The island is also known for its seven caves, one of which contains a life-size cave painting depicting the Crucifixion, painted in 1887 by local artist Archibald MacKinnon after he had a vision in a dream suggesting that he do so. The painting caused uproar in the area as it was seen as a sign from God; it is said that when the townsfolk discovered it was MacKinnon, and not God, he was exiled from the town indefinitely. Restored several times since, including twice by the original artist, the painting was vandalised in July 2006, having a red and black depiction of Che Guevara painted over the original masterpiece. It has since been restored again.

Davaar Island is one of 43 tidal islands that can be walked to from the mainland of Great Britain and one of 17 that can be walked to from the Scottish mainland.

Davaar Island is owned by Kildalloig Estate, and forms part of the farming enterprise.
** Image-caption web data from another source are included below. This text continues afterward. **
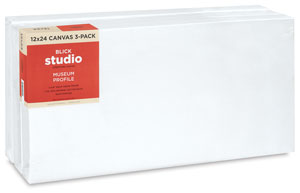 Museum Profile Canvas, Pkg of 3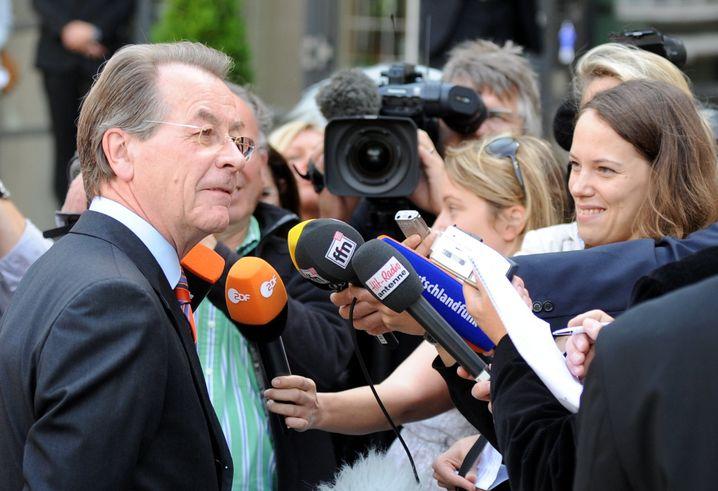 """SPD-Chef Müntefering: """"Ihr seht ja alle so gut aus!"""""""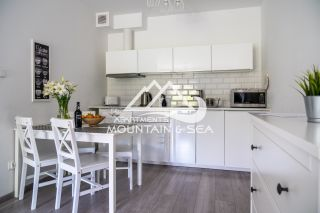 "Apartamenty Mountain & Sea. Szklarska Poręba Apartament 1  ""DWORCOWA"""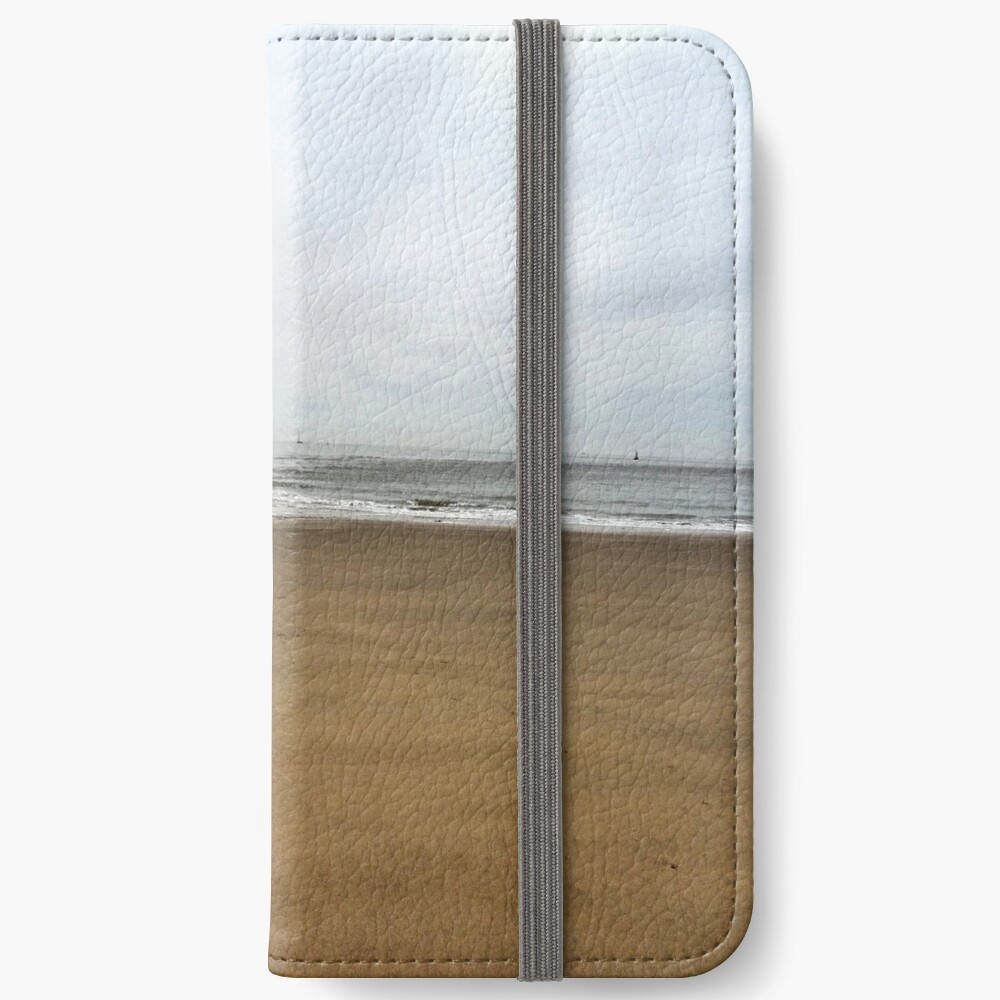 Morning sands iPhone Wallet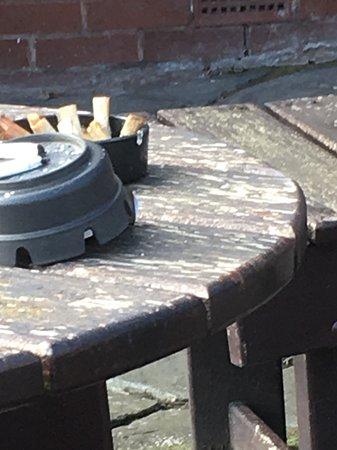 Christleton, UK: Outside table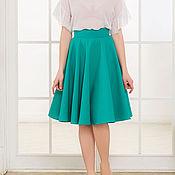 Одежда ручной работы. Ярмарка Мастеров - ручная работа Бирюзовая юбка-солнце, юбка на лето. Handmade.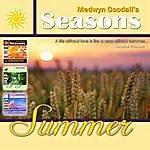 Medwyn Goodall Medwyn Goodalls Summer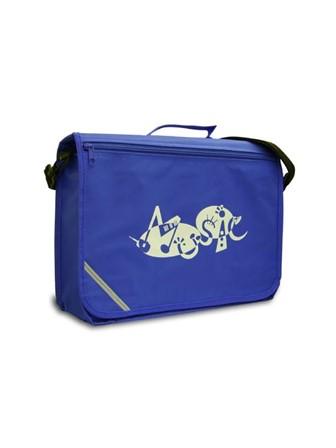 MUSIC BAG Excel (Royal Blue)
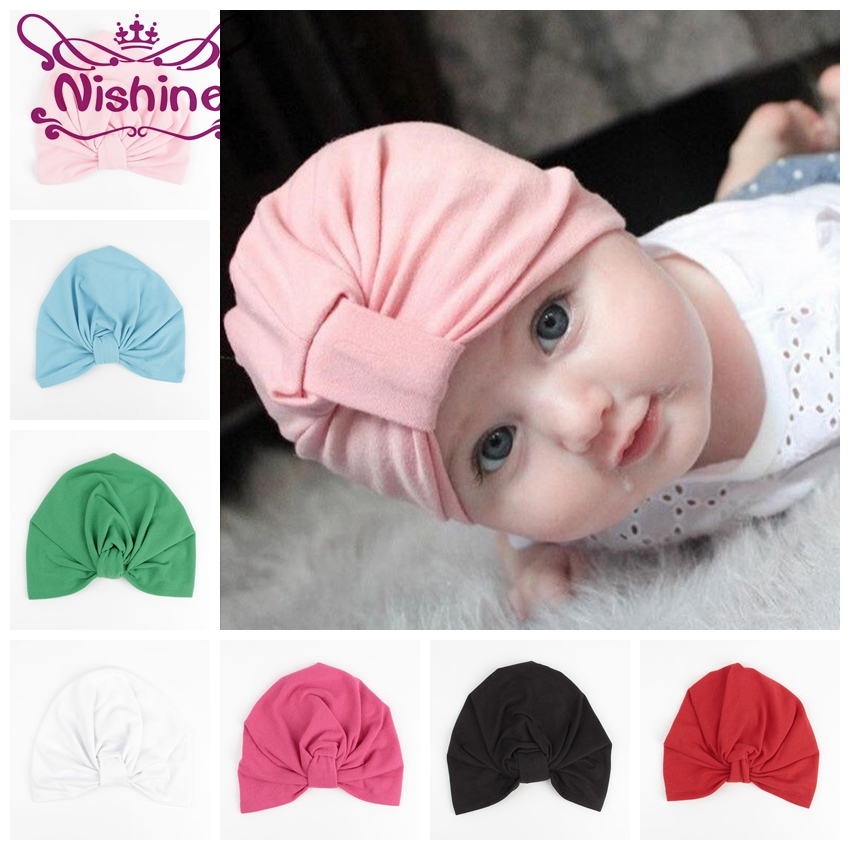 Hats & Caps Hollow Out Flower Knot Soft Bohemian Style Indian Baby Hat Baby Beanie Baby Girls Hats Spring Autumn For Children Accessories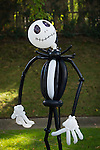 Merrick, New York, USA. October 29, 2016. A spooky, life-size Jack Skellington made of black and white balloons is an eye-catching decoratation at the 2016 annual Merrick Spooktacular hosted in part by the North and Central Merrick Civic Association (NCMCA). The holiday party was at Fraser Park.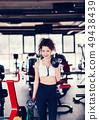 Sporty woman 49438439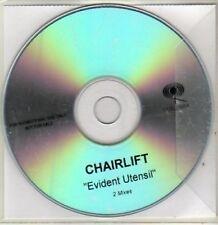 (BR553) Chairlift, Evident Utensil - DJ CD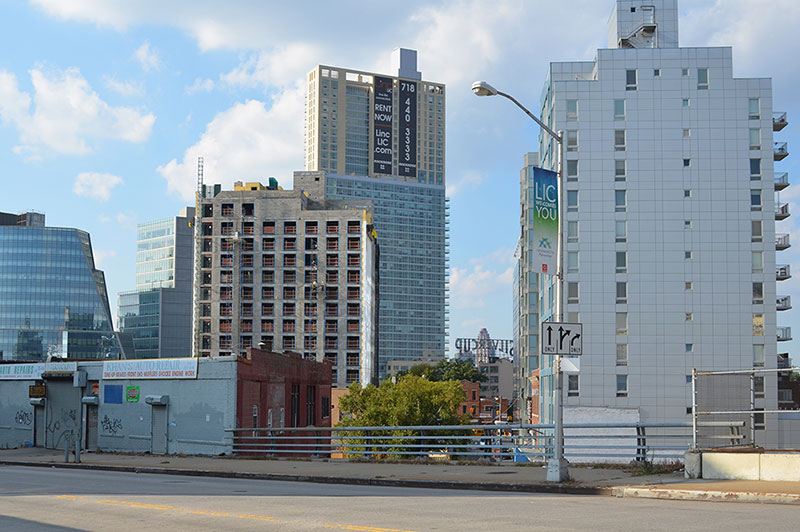 Long Island City Core Neighborhood Planning Study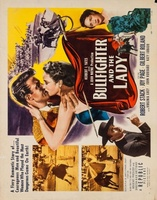 Bullfighter and the Lady movie poster (1951) picture MOV_c6a2377c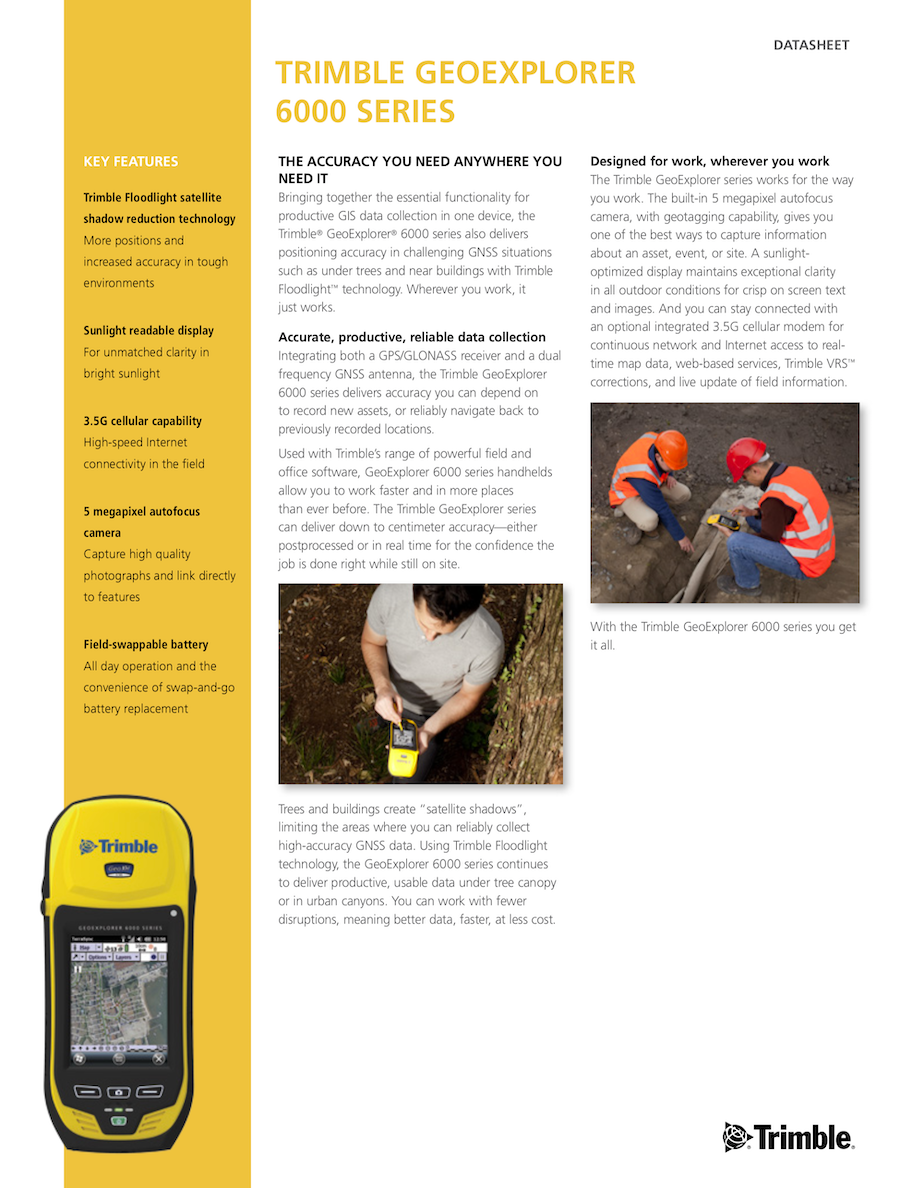 trimble-geoexplorer-6000-series-1.png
== Staying on Davaar Island ==
There are four holiday cottages and cabins available for visitors to stay on Davaar Island. The Lookout (WWII Observation Post) and The Principal Lighthouse Keeper's Cottage have been converted into holiday cottages, and in 2021 two glamping cabins were constructed on the east side of Davaar.

==Stamps==
Local stamps were issued for Davaar in 1964. The stamps served the many visitors to the island who wished to have their mail posted there; the boatman carried the mail to the nearest GPO post box at Campbeltown on the mainland. The boatman service ended some time in the 2000s. Postage rates were double those of the UK.